# Bathroom Add On/Remodel



## Plumberman (Jul 7, 2008)

Let the beatings commence...

Remember fellas that have never posted pics of their work there will ALWAYS be haters. 

Lol


----------



## Widdershins (Feb 5, 2011)

Plumberman said:


> Let the beatings commence...
> 
> Remember fellas that have never posted pics of their work there will ALWAYS be haters.
> 
> Lol


 I like those caps.

Where do you get 'em?


----------



## sikxsevn (Jun 23, 2009)

Looks good!


----------



## Mississippiplum (Sep 30, 2011)

Widdershins said:


> I like those caps.
> 
> Where do you get 'em?


 
thats what we use here, i like them.


btw nice job


----------



## ROCKSTARPLUMBER (Dec 14, 2008)

Bottom picture, top left stack, looks like 1-1/2" pipe. Is that a wet or dry vent? looks good too. Level stacks are happy stacks.


----------



## ILPlumber (Jun 17, 2008)

I like it......

And yes I have work pics floating around here a few places.:laughing:


----------



## easttexasplumb (Oct 13, 2010)

Is that pex! :laughing:


----------



## gitnerdun (Nov 5, 2008)

See that wasn't so bad, nothing but love, no haters yet.

I think those are "techno caps, that's what we have here.


----------



## Plumberman (Jul 7, 2008)

Widdershins said:


> I like those caps.
> 
> Where do you get 'em?


Techno Caps

We get them locally at LCR "The Plumbing Warehouse"


----------



## Plumberman (Jul 7, 2008)

ROCKSTARPLUMBER said:


> Bottom picture, top left stack, looks like 1-1/2" pipe. Is that a wet or dry vent? looks good too. Level stacks are happy stacks.


That's a drain for a wash basin on the left side wall outside the bathroom. It's not 1 1/2 though it's 2"

This rough in is at a t shirt decal store... Well they do all kinds of decal work, company shirts, school sports shirts the whole nine.

The only wet vent I have is the 3" stubbed 
up, it's going to catch both my lavs.


----------



## Mississippiplum (Sep 30, 2011)

what piping material are you gonna use for water distrubution?


----------



## hroark2112 (Apr 16, 2011)

Personally, I like the yellow test caps 

We can't use 1 1/2" below slab here. I forgot once. Dammit.


----------



## Plumberman (Jul 7, 2008)

hroark2112 said:


> Personally, I like the yellow test caps
> 
> We can't use 1 1/2" below slab here. I forgot once.

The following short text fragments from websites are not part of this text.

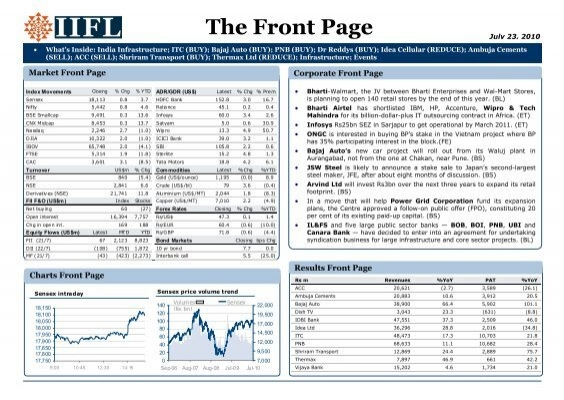 The Front Page Moneycontrol Com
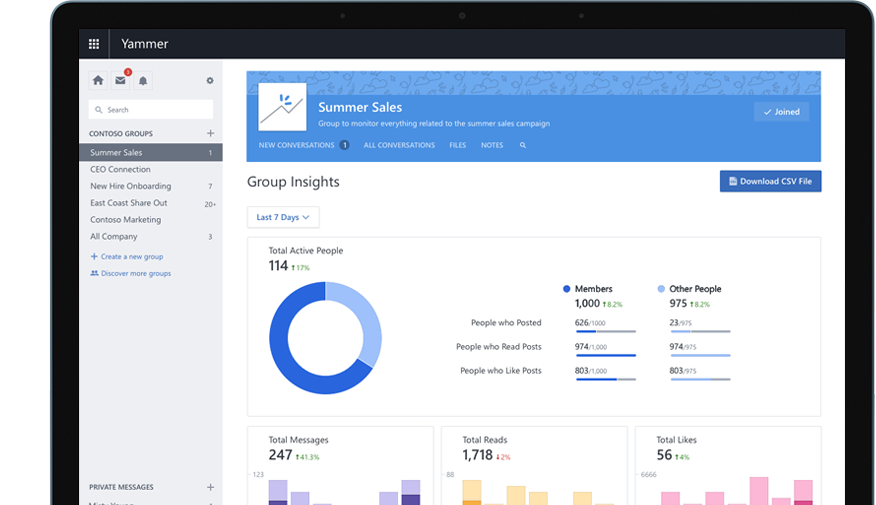 Yammer Enterprise Social Network Microsoft Office 365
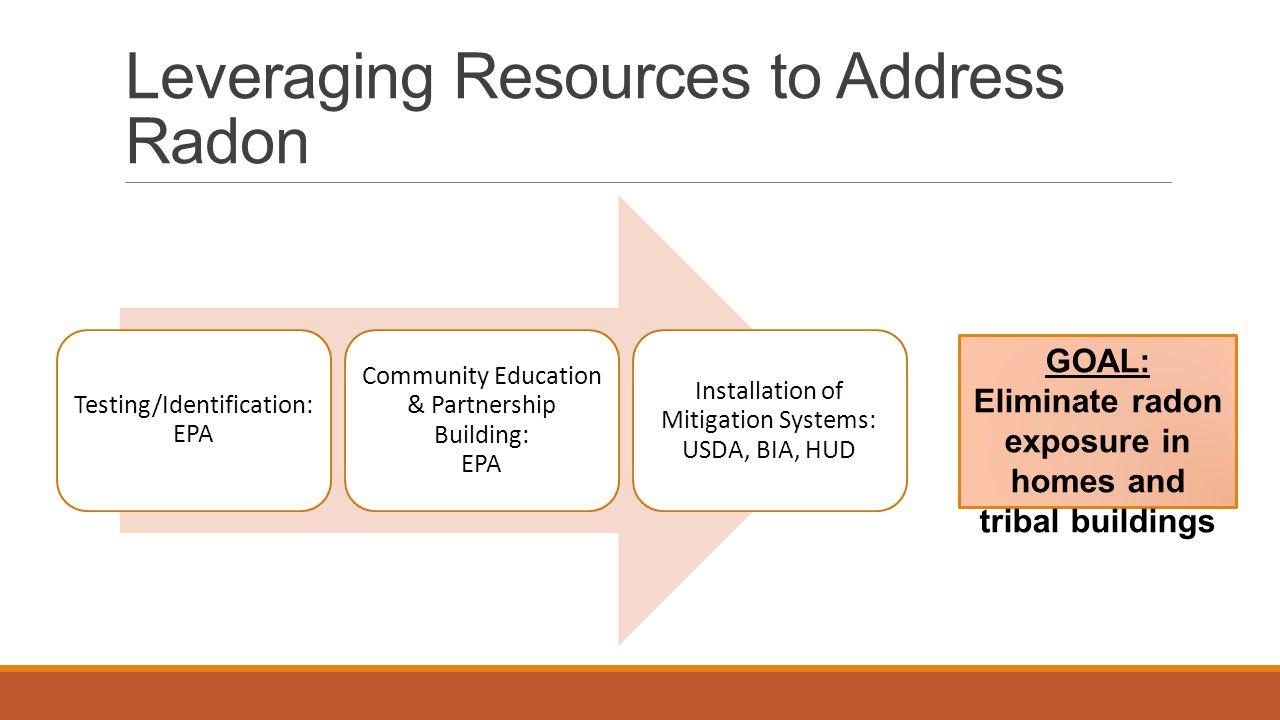 Leveraging Resources to Address Radon Testing/Identification: EPA Community Education & Partnership Building: EPA Installation of Mitigation Systems:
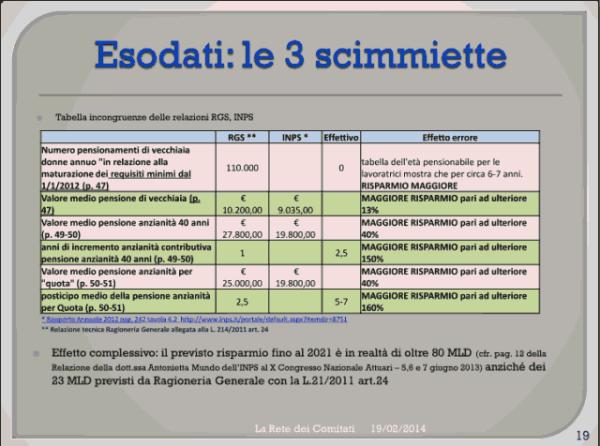 Incontro Rete - PD 19/02/2013 slide 19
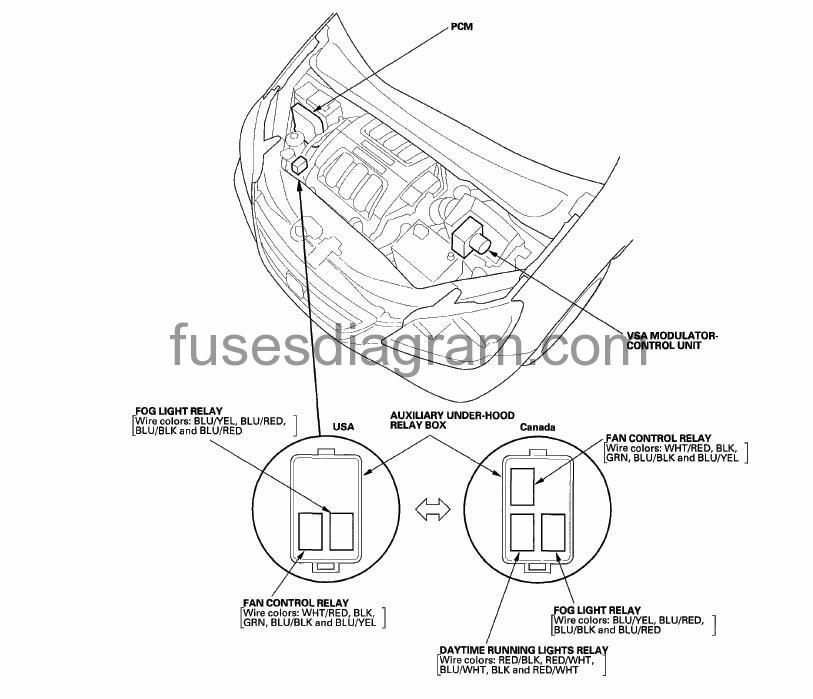 2011 honda odyssey fuse box location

Dammit.


Where's the 1 1/2?


----------



## Plumberman (Jul 7, 2008)

Mississippiplum said:


> what piping material are you gonna use for water distrubution?


Copper


----------



## Tommy plumber (Feb 19, 2010)

It's nice to have existing walls up to measure from as opposed to being out in a ditch with string lines....:thumbsup:

I hate sweating my butt off out in the hot sun trying to read a print with sweat dripping onto it.


----------



## 504Plumber (Jan 26, 2011)

where are you plumberman, dirt is too brown to be any further north than mandeville...


----------



## Mississippiplum (Sep 30, 2011)

Plumberman said:


> Copper


amen to that, i love using/working with copper.


----------



## Plumberman (Jul 7, 2008)

Tommy plumber said:


> It's nice to have existing walls up to measure from as opposed to being out in a ditch with string lines....:thumbsup:
> 
> I hate sweating my butt off out in the hot sun trying to read a print with sweat dripping onto it.


For sure Tommy, been there before.


----------



## Plumberman (Jul 7, 2008)

504Plumber said:


> where are you plumberman, dirt is too brown to be any further north than mandeville...


Monroe

Softest dirt I've ever dug in here!


----------



## Mississippiplum (Sep 30, 2011)

Tommy plumber said:


> It's nice to have existing walls up to measure from as opposed to being out in a ditch with string lines....:thumbsup:
> 
> I hate sweating my butt off out in the hot sun trying to read a print with sweat dripping onto it.


thats for shure


----------



## GREENPLUM (Jul 27, 2008)

good lookin work, how long did it take ya


----------



## Plumberman (Jul 7, 2008)

GREENPLUM said:


> good lookin work, how long did it take ya


Bust up and all?

Day and a half

Half day on rough.

I had to demo out old bathroom, water heater, copper and wall.


----------



## Plumberman (Jul 7, 2008)

ILPlumber said:


> I like it......
> 
> And yes I have work pics floating around here a few places.:laughing:


Lol 


----------



## hroark2112 (Apr 16, 2011)

Plumberman said:


> Where's the 1 1/2?


You know...if I read your response to the question asked earlier, I'd have seen that you said it was 2".

:whistling2:

I've got to upload some pics of my week of digging...let you all beat on me for saying dumb stuff


----------



## Plumberman (Jul 7, 2008)

hroark2112 said:


> You know...if I read your response to the question asked earlier, I'd have seen that you said it was 2".
> 
> :whistling2:
> 
> I've got to upload some pics of my week of digging...let you all beat on me for saying dumb stuff


Got ya!

I edited after you posted about the 1 1/2. In my response to RSP I didn't say that is was 2".... Until you said that about the 1 1/2

It works the same here, smallest we run is 2"


----------



## jadplumber (Jun 22, 2011)

nice dirt to dig in. Some places here,chicago, are nothing but landfill with junk.


----------